**Stated exercise**. Copy the lines word for word, starting at the line containing "From the photo" and ending at the line containing "2.38 meters", with both of those lines included. Leave the pictures out of your copy.

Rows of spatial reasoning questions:
○ ○ ○ ○

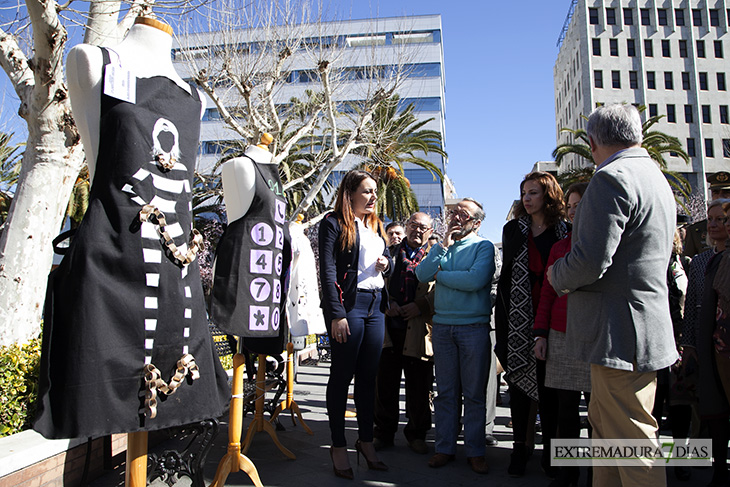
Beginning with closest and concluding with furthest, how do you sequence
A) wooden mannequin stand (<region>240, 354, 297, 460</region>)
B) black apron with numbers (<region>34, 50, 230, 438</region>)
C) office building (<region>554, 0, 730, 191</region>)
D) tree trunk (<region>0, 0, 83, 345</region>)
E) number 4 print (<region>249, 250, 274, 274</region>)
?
black apron with numbers (<region>34, 50, 230, 438</region>) → number 4 print (<region>249, 250, 274, 274</region>) → wooden mannequin stand (<region>240, 354, 297, 460</region>) → tree trunk (<region>0, 0, 83, 345</region>) → office building (<region>554, 0, 730, 191</region>)

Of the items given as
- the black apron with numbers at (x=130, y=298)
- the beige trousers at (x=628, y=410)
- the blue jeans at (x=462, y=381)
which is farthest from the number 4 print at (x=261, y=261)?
the beige trousers at (x=628, y=410)

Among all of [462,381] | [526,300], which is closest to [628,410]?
[526,300]

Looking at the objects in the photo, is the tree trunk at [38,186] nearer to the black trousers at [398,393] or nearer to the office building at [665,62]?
the black trousers at [398,393]

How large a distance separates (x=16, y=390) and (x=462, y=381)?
300 cm

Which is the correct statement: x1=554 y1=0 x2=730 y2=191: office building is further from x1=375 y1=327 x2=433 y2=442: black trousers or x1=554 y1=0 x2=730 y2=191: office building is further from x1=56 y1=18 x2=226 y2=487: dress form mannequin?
x1=56 y1=18 x2=226 y2=487: dress form mannequin

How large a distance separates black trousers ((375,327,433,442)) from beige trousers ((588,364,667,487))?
2074 mm

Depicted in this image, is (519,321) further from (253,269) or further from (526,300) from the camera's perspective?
(253,269)

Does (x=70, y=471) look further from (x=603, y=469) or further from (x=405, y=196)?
(x=405, y=196)

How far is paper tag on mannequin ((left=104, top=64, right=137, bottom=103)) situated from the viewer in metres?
1.94

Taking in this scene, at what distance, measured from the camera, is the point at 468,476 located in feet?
11.5

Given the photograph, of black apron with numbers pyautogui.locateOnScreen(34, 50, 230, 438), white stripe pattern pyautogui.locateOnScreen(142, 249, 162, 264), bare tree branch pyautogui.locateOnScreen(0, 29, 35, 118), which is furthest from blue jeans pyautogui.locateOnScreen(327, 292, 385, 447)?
bare tree branch pyautogui.locateOnScreen(0, 29, 35, 118)

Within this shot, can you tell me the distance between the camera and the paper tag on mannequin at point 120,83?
1.94m

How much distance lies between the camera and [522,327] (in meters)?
3.61

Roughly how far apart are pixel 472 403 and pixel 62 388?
2734 millimetres
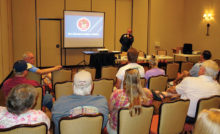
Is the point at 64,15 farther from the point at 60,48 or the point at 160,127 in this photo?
the point at 160,127

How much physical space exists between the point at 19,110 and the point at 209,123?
1.65 m

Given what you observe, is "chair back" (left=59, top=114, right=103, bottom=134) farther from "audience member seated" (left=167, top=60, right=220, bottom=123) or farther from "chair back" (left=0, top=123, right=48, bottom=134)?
"audience member seated" (left=167, top=60, right=220, bottom=123)

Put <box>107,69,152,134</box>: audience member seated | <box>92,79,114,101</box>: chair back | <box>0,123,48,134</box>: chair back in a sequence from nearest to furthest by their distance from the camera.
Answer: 1. <box>0,123,48,134</box>: chair back
2. <box>107,69,152,134</box>: audience member seated
3. <box>92,79,114,101</box>: chair back

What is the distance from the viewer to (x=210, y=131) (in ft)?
3.53

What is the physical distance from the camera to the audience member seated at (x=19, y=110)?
2072 mm

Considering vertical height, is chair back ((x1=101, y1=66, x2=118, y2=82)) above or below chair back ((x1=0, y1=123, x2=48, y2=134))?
above

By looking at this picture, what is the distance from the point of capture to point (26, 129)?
1919mm

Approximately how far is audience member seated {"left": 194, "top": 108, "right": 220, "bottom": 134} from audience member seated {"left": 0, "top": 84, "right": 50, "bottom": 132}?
4.93ft

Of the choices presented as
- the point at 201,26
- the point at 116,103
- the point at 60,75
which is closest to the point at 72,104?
the point at 116,103

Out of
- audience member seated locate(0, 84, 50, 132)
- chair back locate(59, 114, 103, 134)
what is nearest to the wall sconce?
chair back locate(59, 114, 103, 134)

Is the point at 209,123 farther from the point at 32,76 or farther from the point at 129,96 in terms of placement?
the point at 32,76

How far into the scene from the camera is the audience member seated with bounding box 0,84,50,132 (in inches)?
81.6

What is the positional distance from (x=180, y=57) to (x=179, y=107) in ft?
28.3

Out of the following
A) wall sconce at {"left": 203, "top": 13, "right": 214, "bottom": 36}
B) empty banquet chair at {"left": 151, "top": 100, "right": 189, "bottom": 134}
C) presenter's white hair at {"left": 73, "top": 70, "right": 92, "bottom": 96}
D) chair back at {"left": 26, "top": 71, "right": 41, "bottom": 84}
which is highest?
wall sconce at {"left": 203, "top": 13, "right": 214, "bottom": 36}
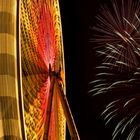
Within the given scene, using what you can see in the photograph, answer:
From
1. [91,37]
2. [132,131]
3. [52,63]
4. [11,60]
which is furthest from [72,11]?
[11,60]

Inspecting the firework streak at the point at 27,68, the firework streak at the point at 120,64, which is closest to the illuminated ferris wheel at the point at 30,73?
the firework streak at the point at 27,68

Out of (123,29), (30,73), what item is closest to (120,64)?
(123,29)

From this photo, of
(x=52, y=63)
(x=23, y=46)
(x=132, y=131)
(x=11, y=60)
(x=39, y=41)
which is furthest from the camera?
(x=132, y=131)

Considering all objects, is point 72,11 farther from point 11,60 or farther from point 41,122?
point 11,60

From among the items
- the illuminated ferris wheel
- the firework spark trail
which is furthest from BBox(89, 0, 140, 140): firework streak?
the illuminated ferris wheel

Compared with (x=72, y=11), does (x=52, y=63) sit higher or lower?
lower

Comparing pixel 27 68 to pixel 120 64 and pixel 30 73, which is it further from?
pixel 120 64

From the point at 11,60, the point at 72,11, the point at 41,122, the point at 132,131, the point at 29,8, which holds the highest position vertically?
the point at 72,11

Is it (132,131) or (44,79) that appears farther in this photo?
(132,131)
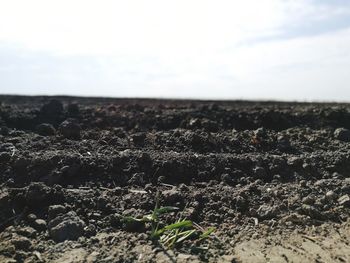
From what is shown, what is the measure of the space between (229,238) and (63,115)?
15.3ft

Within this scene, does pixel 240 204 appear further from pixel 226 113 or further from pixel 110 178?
pixel 226 113

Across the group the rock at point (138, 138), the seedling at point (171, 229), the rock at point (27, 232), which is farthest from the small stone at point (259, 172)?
the rock at point (27, 232)

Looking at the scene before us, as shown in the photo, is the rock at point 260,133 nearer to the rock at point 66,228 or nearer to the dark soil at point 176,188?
the dark soil at point 176,188

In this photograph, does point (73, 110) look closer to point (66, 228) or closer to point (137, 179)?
point (137, 179)

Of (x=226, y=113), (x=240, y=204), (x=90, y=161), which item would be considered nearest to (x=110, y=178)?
(x=90, y=161)

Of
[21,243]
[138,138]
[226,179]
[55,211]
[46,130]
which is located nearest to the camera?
[21,243]

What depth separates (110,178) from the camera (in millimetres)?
5031

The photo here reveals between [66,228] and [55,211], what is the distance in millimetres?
305

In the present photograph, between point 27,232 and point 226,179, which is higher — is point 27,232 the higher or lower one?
the lower one

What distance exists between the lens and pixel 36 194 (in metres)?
4.39

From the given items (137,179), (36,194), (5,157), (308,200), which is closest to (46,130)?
(5,157)

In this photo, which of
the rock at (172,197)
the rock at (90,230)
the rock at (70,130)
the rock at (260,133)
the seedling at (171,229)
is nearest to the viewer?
the seedling at (171,229)

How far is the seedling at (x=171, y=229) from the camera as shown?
3.87 meters

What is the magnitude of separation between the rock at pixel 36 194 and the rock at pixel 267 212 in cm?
198
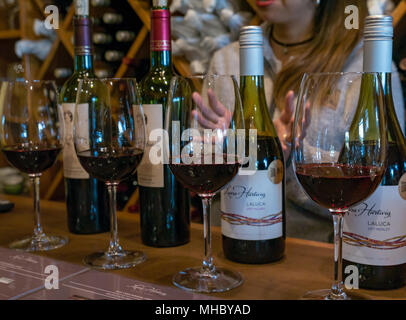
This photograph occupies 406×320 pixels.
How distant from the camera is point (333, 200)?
0.55 meters

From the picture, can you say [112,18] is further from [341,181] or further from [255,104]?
[341,181]

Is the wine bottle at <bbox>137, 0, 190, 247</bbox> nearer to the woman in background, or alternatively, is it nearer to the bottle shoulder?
the bottle shoulder

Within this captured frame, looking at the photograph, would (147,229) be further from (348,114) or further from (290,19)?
(290,19)

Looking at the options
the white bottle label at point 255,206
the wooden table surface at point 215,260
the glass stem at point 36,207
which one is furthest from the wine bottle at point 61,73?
the white bottle label at point 255,206

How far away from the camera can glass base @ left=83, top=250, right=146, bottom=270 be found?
2.38 feet

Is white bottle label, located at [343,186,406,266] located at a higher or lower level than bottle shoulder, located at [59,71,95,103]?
lower

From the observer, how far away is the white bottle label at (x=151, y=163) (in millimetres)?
812

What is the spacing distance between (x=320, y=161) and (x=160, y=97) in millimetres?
368

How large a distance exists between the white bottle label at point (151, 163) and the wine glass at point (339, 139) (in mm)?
321

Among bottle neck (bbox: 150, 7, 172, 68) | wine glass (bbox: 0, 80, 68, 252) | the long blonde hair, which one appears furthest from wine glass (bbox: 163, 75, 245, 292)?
the long blonde hair

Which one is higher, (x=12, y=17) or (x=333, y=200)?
(x=12, y=17)

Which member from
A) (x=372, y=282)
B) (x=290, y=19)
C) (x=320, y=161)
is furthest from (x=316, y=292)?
(x=290, y=19)

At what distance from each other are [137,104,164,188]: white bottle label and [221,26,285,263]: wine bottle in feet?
0.50

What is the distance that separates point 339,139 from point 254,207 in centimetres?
22
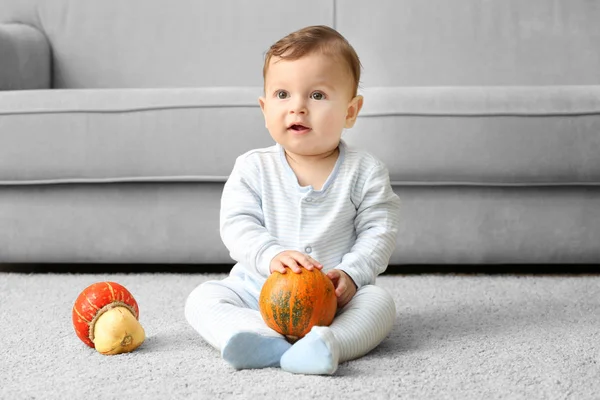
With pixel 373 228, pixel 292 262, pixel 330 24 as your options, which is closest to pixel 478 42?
pixel 330 24

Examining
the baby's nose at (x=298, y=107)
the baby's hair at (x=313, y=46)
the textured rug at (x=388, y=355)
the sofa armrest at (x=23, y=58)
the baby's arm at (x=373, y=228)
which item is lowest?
the textured rug at (x=388, y=355)

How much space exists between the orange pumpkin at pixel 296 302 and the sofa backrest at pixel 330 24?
59.3 inches

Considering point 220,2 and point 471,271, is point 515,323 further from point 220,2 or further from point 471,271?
point 220,2

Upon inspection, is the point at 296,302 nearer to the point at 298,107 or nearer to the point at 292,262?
the point at 292,262

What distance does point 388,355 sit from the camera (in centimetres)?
122

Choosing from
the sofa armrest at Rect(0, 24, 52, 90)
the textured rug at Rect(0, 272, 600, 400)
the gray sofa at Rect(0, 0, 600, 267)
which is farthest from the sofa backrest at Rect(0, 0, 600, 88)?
the textured rug at Rect(0, 272, 600, 400)

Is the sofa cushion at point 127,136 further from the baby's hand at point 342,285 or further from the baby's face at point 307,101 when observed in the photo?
the baby's hand at point 342,285

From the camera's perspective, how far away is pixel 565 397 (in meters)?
0.99

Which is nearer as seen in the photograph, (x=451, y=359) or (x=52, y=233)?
(x=451, y=359)

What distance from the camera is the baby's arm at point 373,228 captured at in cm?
132

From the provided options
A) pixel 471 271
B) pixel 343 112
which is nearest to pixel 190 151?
pixel 343 112

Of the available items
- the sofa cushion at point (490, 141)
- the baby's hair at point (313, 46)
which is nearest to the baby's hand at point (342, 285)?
the baby's hair at point (313, 46)

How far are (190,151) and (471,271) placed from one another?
81 centimetres

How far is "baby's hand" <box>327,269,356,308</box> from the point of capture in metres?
1.26
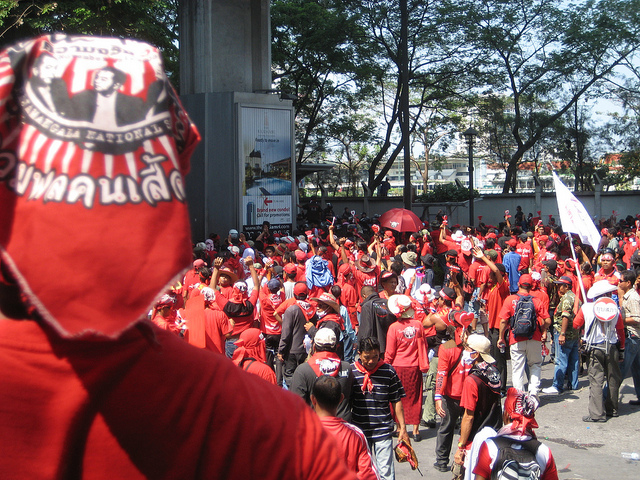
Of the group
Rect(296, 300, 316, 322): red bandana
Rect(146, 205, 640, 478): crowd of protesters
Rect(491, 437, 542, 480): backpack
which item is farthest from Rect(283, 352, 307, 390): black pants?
Rect(491, 437, 542, 480): backpack

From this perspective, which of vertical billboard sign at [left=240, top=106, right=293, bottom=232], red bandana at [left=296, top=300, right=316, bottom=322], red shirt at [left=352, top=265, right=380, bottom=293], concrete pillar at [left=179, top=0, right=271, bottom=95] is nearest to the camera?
red bandana at [left=296, top=300, right=316, bottom=322]

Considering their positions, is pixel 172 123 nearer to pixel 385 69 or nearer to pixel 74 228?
pixel 74 228

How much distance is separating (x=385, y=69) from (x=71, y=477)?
1265 inches

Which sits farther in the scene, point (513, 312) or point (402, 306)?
point (513, 312)

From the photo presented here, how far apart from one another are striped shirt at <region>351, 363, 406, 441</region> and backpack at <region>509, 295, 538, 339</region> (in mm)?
3721

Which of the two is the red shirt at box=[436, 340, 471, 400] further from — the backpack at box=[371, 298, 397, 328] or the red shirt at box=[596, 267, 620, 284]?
the red shirt at box=[596, 267, 620, 284]

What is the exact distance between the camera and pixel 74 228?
875 mm

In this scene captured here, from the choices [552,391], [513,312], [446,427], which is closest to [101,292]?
[446,427]

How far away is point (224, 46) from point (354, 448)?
801 inches

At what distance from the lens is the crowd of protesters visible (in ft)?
18.9

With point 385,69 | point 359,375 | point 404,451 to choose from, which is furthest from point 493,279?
point 385,69

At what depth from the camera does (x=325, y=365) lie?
215 inches

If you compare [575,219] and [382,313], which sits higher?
[575,219]

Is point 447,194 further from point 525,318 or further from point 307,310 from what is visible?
point 307,310
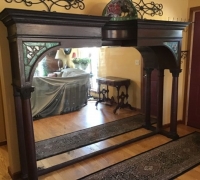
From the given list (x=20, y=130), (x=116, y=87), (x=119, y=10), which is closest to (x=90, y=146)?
(x=20, y=130)

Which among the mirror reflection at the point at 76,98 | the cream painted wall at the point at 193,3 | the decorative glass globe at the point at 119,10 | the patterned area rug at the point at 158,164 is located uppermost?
the cream painted wall at the point at 193,3

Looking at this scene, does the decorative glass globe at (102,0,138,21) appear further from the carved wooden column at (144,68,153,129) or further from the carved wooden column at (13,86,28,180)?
the carved wooden column at (13,86,28,180)

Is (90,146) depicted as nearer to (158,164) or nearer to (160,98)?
(158,164)

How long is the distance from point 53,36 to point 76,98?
2.38 meters

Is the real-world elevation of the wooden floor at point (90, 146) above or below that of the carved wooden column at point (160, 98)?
below

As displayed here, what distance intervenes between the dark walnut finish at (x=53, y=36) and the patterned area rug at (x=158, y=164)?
829 mm

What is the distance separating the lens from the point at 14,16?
5.60 feet

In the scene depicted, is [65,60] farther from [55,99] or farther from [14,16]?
[14,16]

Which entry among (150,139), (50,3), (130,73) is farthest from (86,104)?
(50,3)

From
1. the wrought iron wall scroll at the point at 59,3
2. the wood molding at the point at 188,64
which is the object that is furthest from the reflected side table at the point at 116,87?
the wrought iron wall scroll at the point at 59,3

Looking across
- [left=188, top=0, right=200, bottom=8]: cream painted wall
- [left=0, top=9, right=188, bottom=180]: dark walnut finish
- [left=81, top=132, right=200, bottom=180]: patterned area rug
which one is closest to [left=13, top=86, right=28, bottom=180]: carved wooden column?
[left=0, top=9, right=188, bottom=180]: dark walnut finish

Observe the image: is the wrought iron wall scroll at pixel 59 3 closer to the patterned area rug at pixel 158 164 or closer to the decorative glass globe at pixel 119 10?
the decorative glass globe at pixel 119 10

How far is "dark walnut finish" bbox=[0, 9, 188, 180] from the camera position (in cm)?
181

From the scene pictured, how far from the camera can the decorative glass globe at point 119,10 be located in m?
2.41
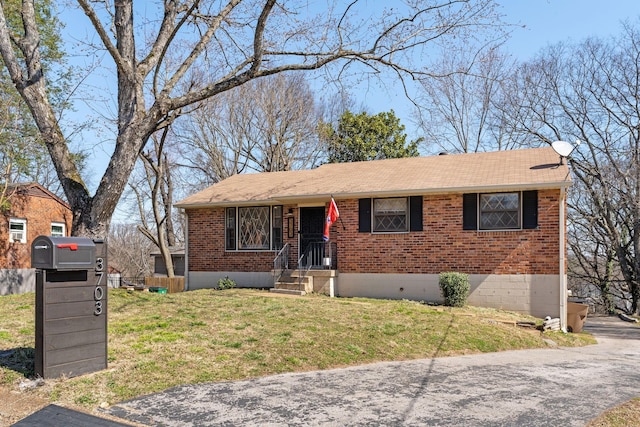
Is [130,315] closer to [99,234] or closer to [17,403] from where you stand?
[99,234]

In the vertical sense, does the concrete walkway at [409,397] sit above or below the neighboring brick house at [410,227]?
below

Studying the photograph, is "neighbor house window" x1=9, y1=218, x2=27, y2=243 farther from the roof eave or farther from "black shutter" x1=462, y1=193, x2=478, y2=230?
"black shutter" x1=462, y1=193, x2=478, y2=230

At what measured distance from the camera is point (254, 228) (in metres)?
17.5

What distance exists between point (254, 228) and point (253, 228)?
4cm

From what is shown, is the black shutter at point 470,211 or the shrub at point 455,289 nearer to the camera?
the shrub at point 455,289

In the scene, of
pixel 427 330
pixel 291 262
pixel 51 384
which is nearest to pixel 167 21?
pixel 51 384

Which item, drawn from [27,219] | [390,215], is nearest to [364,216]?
[390,215]

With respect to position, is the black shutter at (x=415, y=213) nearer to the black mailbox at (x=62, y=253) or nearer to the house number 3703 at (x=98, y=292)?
the house number 3703 at (x=98, y=292)

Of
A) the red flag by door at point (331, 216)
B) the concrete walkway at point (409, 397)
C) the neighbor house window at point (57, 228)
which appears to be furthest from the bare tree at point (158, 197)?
the concrete walkway at point (409, 397)

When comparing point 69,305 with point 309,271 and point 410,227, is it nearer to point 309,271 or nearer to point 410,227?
point 309,271

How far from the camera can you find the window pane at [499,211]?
44.5ft

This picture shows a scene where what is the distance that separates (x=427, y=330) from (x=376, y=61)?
491 centimetres

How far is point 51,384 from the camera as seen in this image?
572 centimetres

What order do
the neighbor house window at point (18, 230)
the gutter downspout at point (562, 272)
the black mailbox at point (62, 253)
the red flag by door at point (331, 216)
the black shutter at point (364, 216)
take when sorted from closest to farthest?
the black mailbox at point (62, 253)
the gutter downspout at point (562, 272)
the red flag by door at point (331, 216)
the black shutter at point (364, 216)
the neighbor house window at point (18, 230)
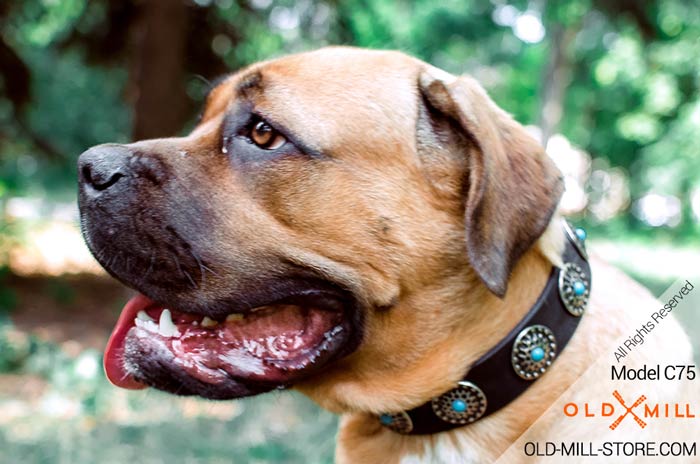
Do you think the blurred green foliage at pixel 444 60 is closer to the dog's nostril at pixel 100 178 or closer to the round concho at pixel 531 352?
the dog's nostril at pixel 100 178

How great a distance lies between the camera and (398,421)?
261 cm

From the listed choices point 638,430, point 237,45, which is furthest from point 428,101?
point 237,45

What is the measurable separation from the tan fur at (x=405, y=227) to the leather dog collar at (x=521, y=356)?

○ ○ ○ ○

**Full response**.
From the photo presented here, how far apart from one another are striped shirt at <region>351, 363, 406, 441</region> and backpack at <region>509, 295, 538, 339</region> (in mm)?
3721

Which of the two is the red shirt at box=[436, 340, 471, 400] further from — the backpack at box=[371, 298, 397, 328] or the red shirt at box=[596, 267, 620, 284]?
the red shirt at box=[596, 267, 620, 284]

What is the exact distance between the camera and pixel 74 228?
875 mm

In this scene captured here, from the choices [552,391], [513,312], [446,427], which is closest to [101,292]?
[446,427]

How far away is point (224, 46) from point (354, 448)?
801 inches

At what distance from the lens is the crowd of protesters visible (in ft)?
18.9

With point 385,69 | point 359,375 | point 404,451 to choose from, which is furthest from point 493,279?
point 385,69

At what depth from the camera does (x=325, y=365) lie?
215 inches

If you compare [575,219] and [382,313], which sits higher?
[575,219]

Is point 447,194 further from point 525,318 or further from point 307,310 from what is visible?
point 307,310
From the given list (x=20, y=130), (x=116, y=87), (x=119, y=10), which is closest to (x=90, y=146)?
(x=20, y=130)

Which among the mirror reflection at the point at 76,98 | the cream painted wall at the point at 193,3 | the decorative glass globe at the point at 119,10 | the patterned area rug at the point at 158,164 is located uppermost?
the cream painted wall at the point at 193,3

Looking at this scene, does the decorative glass globe at (102,0,138,21) appear further from the carved wooden column at (144,68,153,129) or further from the carved wooden column at (13,86,28,180)?
the carved wooden column at (13,86,28,180)

Is (90,146) depicted as nearer to (158,164) or nearer to (160,98)?
(158,164)

How long is the distance from point 53,36 to point 76,98?
2.38 meters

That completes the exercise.